Google Cloud Vertex AI Pipelines Vantage BYOM Housing Example

vertex_pipelines_housing_example-BYOM

Vertex AI is Google's single environment for data scientists to develop and deploy ML models, from experimentation, to deployment, to managing and monitoring models. In this tutorial, we will show how to integrate Vantage Analytics capabilites in Vertex AI ML Pipelines. We'll create two pipelines:

Training - the first will be a three step pipeline to train and deploy a model; the first step transforms data in Vantage and then exports a file for training, the second step trains a model using scikit-learn, and the final step deploys the model to Vantage using Bring Your Own Model (BYOM) feature of Teradata Vantage.
Scoring - the second pipeline will use the model created by the the first pipeline to score new data stored in a table on Vantage.

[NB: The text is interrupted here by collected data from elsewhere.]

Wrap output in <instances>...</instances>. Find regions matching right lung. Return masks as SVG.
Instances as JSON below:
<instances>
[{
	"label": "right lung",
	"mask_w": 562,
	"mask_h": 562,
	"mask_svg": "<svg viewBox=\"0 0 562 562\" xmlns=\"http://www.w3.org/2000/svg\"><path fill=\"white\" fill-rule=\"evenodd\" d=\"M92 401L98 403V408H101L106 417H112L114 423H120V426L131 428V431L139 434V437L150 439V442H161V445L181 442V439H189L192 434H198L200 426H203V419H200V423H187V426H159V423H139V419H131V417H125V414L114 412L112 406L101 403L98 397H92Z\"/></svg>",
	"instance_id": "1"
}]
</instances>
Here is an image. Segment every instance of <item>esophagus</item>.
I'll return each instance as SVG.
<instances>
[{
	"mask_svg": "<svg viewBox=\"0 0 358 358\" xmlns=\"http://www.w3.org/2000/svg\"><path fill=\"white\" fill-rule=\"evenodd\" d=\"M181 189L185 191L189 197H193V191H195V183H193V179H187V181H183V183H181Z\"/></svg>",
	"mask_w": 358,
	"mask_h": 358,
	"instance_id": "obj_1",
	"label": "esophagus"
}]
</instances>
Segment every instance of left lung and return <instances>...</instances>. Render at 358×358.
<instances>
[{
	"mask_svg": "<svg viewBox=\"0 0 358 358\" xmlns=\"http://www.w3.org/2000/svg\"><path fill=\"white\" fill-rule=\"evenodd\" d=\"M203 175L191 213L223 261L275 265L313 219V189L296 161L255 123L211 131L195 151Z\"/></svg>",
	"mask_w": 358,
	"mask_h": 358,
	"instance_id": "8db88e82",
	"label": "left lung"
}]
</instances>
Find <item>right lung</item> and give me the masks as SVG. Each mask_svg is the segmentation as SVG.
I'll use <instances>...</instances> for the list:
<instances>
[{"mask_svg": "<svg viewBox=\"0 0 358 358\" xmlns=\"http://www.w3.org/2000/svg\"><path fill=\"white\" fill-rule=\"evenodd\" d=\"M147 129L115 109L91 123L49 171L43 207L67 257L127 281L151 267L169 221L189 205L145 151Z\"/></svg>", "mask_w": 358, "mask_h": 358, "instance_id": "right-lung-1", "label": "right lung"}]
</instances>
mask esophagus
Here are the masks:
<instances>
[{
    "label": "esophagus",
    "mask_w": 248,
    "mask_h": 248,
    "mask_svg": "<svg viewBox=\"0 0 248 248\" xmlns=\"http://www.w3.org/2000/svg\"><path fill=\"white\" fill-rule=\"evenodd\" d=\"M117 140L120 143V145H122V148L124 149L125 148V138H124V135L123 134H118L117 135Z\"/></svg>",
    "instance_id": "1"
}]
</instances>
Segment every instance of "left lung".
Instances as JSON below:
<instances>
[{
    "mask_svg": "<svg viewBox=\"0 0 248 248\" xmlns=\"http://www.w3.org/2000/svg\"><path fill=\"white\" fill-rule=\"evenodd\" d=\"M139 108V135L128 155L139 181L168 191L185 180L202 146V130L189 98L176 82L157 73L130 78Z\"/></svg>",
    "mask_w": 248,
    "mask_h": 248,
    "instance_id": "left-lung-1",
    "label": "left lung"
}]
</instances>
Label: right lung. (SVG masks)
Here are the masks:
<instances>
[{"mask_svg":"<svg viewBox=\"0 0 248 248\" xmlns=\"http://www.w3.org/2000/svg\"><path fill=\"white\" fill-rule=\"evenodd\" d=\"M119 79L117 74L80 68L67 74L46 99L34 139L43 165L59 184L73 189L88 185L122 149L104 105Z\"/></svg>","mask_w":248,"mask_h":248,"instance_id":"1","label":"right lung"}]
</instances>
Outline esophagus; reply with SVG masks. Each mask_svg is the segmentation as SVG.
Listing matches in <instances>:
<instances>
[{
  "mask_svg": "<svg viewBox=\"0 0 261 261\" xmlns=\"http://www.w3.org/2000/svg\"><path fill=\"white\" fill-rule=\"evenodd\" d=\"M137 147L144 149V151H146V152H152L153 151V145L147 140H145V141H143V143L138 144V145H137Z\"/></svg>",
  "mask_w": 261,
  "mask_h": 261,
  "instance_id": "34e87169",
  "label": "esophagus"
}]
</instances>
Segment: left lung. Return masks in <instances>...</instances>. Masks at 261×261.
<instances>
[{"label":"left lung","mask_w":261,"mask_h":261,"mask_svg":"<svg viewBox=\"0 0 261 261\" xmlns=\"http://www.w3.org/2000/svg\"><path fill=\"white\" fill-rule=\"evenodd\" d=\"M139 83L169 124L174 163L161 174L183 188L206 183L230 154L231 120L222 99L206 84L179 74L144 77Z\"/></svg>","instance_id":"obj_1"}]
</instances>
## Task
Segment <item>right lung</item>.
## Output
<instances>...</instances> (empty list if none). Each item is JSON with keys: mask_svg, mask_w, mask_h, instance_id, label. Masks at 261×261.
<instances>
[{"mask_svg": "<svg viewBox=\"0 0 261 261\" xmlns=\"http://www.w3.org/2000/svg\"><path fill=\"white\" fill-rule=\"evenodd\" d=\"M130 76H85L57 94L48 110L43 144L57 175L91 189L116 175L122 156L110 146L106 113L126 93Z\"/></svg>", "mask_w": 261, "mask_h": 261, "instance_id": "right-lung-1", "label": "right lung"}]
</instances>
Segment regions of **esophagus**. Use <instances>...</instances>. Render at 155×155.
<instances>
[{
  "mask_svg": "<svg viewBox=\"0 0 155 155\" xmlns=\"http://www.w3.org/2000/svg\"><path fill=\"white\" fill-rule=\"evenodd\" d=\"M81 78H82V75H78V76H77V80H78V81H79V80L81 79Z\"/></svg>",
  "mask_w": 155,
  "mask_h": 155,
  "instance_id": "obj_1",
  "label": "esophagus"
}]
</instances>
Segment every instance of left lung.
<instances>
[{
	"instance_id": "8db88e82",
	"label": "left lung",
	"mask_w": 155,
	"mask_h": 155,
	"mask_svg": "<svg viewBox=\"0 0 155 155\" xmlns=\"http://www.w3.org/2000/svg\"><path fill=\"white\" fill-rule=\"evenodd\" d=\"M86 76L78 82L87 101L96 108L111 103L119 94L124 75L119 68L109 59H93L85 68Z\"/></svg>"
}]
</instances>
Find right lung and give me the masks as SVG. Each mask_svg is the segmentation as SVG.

Both pipelines are very simple, but the first pipeline could be triggered to retrain a model with new data when the production model has drifted. The second pipeline could be run on a regular schedule when new data for scoring was available.

Prerequisites¶

Google Cloud account - register here
Kaggle account - register here

Setting up Vantage and loading data¶

Setup the notebook environment¶

In [ ]:

import sys
!{sys.executable} -m pip install --upgrade --force-reinstall ipython-sql
!{sys.executable} -m pip install teradatasqlalchemy teradataml kaggle ipython-sql kfp

Setup a Vantage instance¶

Follow the Run Vantage Express on Google Cloud how-to to get Vantage setup. Make sure to follow the instructions to open the VM up to the Internet.

Create GCS bucket¶

You will need a GCS bucket to store artifacts managed by KubeFlow.

Define the bucket name:

In [ ]:

BUCKET_NAME = "<your-bucket-name>"

If the bucket doesn't exist, go ahead and create it:

In [ ]:

!gsutil ls -b gs://$BUCKET_NAME || gsutil mb gs://$BUCKET_NAME

Give permissions to Vertex AI to access your bucket¶

Go to IAM tab in GCS console and assign Storage Admin role to your default Compute Engine. The principal of the default Compute Engine account looks like this: <project-id>-compute@developer.gserviceaccount.com.

Download sample data¶

We'll use the Boston Housing dataset which can be obtained from Kaggle. Login to your Kaggle account. In the top right corner click on your user icon and select Account. Find API section and click on Create New API Token. This will produce kaggle.json file. Open kaggle.json and copy the username and key. Substitute the values in the cell and run it:

In [ ]:

%env KAGGLE_USERNAME=<your-kaggle-username>
%env KAGGLE_KEY=<your-kaggle-key>

In [ ]:

!kaggle datasets download -f housing.csv vikrishnan/boston-house-prices

Load training data to Vantage¶

Let's setup DATABASE_URL environment variable that will point to your instance of Vantage. Make sure that you default to mldb database where BYOM package is installed, e.g.:

In [ ]:

DATABASE_URL='teradatasql://dbc:dbc@34.121.78.209/mldb'
%env DATABASE_URL=$DATABASE_URL

In [ ]:

import pandas
import os

df=pandas.read_fwf('housing.csv', names=['CRIM', 'ZN', 'INDUS', 'CHAS', 'NOX', 'RM', 'AGE', 'DIS', 'RAD', 'TAX', 'PTRATIO', 'B', 'LSTAT', 'MEDV'])
df.to_sql('housing', con=DATABASE_URL, index=False)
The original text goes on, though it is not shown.